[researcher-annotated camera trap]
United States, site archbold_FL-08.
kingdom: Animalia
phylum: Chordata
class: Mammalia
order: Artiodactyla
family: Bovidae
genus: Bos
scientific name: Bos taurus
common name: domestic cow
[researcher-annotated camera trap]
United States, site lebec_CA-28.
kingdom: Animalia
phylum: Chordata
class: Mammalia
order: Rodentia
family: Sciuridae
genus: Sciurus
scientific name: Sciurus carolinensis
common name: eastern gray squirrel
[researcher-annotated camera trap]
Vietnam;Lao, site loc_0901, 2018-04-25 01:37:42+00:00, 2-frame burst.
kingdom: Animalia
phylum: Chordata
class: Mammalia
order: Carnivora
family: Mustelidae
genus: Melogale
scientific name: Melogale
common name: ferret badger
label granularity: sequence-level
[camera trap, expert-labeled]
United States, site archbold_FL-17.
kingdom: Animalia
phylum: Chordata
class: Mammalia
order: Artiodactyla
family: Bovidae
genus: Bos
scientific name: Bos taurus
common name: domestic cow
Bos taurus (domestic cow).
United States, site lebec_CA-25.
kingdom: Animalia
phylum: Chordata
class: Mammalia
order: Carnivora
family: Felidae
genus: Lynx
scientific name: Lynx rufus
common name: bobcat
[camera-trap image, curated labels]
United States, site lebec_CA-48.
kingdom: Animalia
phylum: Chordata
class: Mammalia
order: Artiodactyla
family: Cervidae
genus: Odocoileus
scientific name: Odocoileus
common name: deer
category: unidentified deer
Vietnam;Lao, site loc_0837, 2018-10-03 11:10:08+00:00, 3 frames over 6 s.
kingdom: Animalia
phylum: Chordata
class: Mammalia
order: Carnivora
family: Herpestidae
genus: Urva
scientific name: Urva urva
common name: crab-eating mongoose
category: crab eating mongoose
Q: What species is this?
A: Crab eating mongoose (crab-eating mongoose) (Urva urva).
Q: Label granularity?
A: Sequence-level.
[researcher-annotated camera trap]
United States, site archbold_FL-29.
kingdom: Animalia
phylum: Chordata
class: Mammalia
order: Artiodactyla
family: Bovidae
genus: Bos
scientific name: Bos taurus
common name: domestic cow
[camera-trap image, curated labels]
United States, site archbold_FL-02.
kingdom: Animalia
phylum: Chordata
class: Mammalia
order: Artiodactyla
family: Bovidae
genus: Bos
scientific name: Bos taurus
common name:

^^^^^^^^^^^^^^^^

Prompt: Line by line, transcribe all of the records exactly.

Answer space:
[researcher-annotated camera trap]
United States, site archbold_FL-08.
kingdom: Animalia
phylum: Chordata
class: Mammalia
order: Artiodactyla
family: Bovidae
genus: Bos
scientific name: Bos taurus
common name: domestic cow
[researcher-annotated camera trap]
United States, site lebec_CA-28.
kingdom: Animalia
phylum: Chordata
class: Mammalia
order: Rodentia
family: Sciuridae
genus: Sciurus
scientific name: Sciurus carolinensis
common name: eastern gray squirrel
[researcher-annotated camera trap]
Vietnam;Lao, site loc_0901, 2018-04-25 01:37:42+00:00, 2-frame burst.
kingdom: Animalia
phylum: Chordata
class: Mammalia
order: Carnivora
family: Mustelidae
genus: Melogale
scientific name: Melogale
common name: ferret badger
label granularity: sequence-level
[camera trap, expert-labeled]
United States, site archbold_FL-17.
kingdom: Animalia
phylum: Chordata
class: Mammalia
order: Artiodactyla
family: Bovidae
genus: Bos
scientific name: Bos taurus
common name: domestic cow
Bos taurus (domestic cow).
United States, site lebec_CA-25.
kingdom: Animalia
phylum: Chordata
class: Mammalia
order: Carnivora
family: Felidae
genus: Lynx
scientific name: Lynx rufus
common name: bobcat
[camera-trap image, curated labels]
United States, site lebec_CA-48.
kingdom: Animalia
phylum: Chordata
class: Mammalia
order: Artiodactyla
family: Cervidae
genus: Odocoileus
scientific name: Odocoileus
common name: deer
category: unidentified deer
Vietnam;Lao, site loc_0837, 2018-10-03 11:10:08+00:00, 3 frames over 6 s.
kingdom: Animalia
phylum: Chordata
class: Mammalia
order: Carnivora
family: Herpestidae
genus: Urva
scientific name: Urva urva
common name: crab-eating mongoose
category: crab eating mongoose
Q: What species is this?
A: Crab eating mongoose (crab-eating mongoose) (Urva urva).
Q: Label granularity?
A: Sequence-level.
[researcher-annotated camera trap]
United States, site archbold_FL-29.
kingdom: Animalia
phylum: Chordata
class: Mammalia
order: Artiodactyla
family: Bovidae
genus: Bos
scientific name: Bos taurus
common name: domestic cow
[camera-trap image, curated labels]
United States, site archbold_FL-02.
kingdom: Animalia
phylum: Chordata
class: Mammalia
order: Artiodactyla
family: Bovidae
genus: Bos
scientific name: Bos taurus
common name:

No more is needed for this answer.